Institutional and savvy investors improve their returns by writing covered call options against the stock in their portfolios. Covered calls are “call” options which are written against stock you own, in contracts of 100, meaning, one contract can be written against every 100 shares of stock. The reasons people write contracts against their stock are twofold. First, it increases the return of holding a stock for the long term. Second, it reduces risk by bringing in more return regardless of whether the stock price remains flat.

Stock contracts are not permanent, they expire at a specific time. For example, if an option contract is written for January, it will expire on the third Friday in January. That means that people buy options hoping they will dramatically increase in value, but if they don’t and the expiration date passes, they lose whatever money they put into the contract.
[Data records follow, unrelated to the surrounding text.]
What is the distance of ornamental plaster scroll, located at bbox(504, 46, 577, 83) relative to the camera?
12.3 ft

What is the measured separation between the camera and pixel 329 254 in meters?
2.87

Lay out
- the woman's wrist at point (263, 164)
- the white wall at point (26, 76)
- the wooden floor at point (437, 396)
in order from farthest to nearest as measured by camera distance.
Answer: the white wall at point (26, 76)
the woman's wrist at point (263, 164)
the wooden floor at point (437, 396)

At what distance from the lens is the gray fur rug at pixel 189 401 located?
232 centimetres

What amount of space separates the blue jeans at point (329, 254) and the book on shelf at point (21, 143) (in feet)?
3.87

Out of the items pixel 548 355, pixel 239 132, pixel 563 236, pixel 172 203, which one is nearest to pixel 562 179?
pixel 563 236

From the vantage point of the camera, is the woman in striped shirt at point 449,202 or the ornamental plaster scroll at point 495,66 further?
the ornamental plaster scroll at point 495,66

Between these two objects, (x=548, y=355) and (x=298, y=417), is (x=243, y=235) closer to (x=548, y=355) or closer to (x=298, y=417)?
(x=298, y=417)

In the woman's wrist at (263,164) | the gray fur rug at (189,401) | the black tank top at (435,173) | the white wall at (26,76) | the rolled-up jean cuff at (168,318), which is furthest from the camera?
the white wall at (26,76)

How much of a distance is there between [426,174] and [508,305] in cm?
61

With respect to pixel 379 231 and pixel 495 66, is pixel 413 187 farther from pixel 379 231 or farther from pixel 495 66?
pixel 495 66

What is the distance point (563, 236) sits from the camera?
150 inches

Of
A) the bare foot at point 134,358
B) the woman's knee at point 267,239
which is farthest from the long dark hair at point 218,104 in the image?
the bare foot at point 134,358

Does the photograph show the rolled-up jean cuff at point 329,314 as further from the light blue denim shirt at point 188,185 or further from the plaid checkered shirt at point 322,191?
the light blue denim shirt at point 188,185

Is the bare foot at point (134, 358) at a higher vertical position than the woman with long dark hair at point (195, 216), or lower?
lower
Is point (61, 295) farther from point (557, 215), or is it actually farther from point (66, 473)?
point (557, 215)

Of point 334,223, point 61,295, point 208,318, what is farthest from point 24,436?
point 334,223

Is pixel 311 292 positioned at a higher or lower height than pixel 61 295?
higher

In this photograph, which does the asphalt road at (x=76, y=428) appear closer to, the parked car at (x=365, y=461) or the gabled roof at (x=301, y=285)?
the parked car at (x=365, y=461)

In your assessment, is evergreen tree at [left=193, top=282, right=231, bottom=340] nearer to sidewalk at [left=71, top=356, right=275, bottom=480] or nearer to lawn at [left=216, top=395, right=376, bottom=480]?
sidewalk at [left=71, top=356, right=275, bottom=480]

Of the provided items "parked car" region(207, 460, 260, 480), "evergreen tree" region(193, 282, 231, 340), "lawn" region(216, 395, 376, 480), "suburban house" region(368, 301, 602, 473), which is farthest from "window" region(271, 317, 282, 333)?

Not so for the owner of the stock. If you own enough stock to write calls against, the premium paid for the contract is yours regardless of what happens to the option. Let’s say, for example, that you sell options for $.25 each against 1,000 shares, which means that someone will pay you $250 for the right to buy your stock from you at a specific price, known as the “strike price”.

The buyers of such an option are hoping that your stock will rise in value enough before the expiration date so they can sell their option contract to someone else for a significant increase, but also, if the stock does go up in value, you will have to sell it to them at the agreed price. That is one of the risks of writing calls, in that it can limit your upside potential, but the returns over the months can greatly enhance your overall portfolio.